**Written exercise**: Collect every line in the listing below that contains the word "window", and copy each one in full.

**Information provided**:
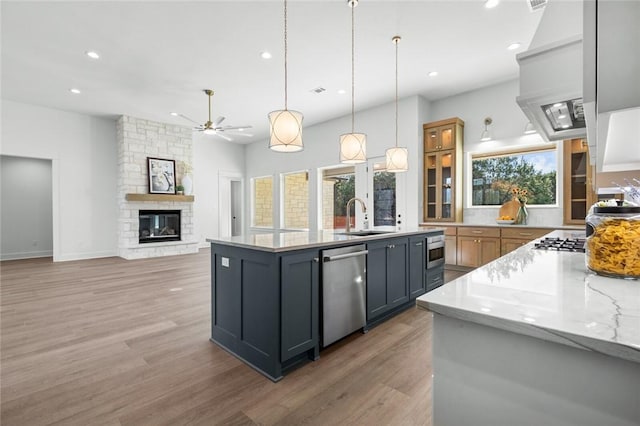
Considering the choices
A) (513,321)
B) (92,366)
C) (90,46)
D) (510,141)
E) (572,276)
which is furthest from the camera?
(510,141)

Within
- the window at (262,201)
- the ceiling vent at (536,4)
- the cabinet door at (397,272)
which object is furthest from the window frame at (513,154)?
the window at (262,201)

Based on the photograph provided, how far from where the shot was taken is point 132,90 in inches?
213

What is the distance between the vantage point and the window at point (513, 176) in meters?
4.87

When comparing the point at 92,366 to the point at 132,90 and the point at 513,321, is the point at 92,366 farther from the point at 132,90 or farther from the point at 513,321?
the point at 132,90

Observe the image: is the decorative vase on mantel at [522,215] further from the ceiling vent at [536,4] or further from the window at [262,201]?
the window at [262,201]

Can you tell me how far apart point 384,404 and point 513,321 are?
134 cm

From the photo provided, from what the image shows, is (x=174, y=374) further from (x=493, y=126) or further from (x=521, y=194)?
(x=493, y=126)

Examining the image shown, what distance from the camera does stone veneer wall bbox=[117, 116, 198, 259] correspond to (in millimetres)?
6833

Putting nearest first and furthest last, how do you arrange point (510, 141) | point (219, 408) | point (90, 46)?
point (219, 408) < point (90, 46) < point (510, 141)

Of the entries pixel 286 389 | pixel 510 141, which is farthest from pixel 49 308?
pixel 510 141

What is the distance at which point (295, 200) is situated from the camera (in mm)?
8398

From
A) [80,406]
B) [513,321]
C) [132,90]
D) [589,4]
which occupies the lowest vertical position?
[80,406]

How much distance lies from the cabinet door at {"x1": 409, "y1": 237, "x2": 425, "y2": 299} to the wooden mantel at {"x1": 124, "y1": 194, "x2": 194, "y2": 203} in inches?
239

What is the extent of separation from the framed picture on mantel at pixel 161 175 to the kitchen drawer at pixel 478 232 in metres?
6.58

**The solution**:
- the window at (262,201)
which object is furthest from the window frame at (513,154)?
the window at (262,201)
What is the distance between the vantage point and the window at point (513, 176) in meters?
Observe the image: is the decorative vase on mantel at [522,215] further from the ceiling vent at [536,4] or further from the window at [262,201]?
the window at [262,201]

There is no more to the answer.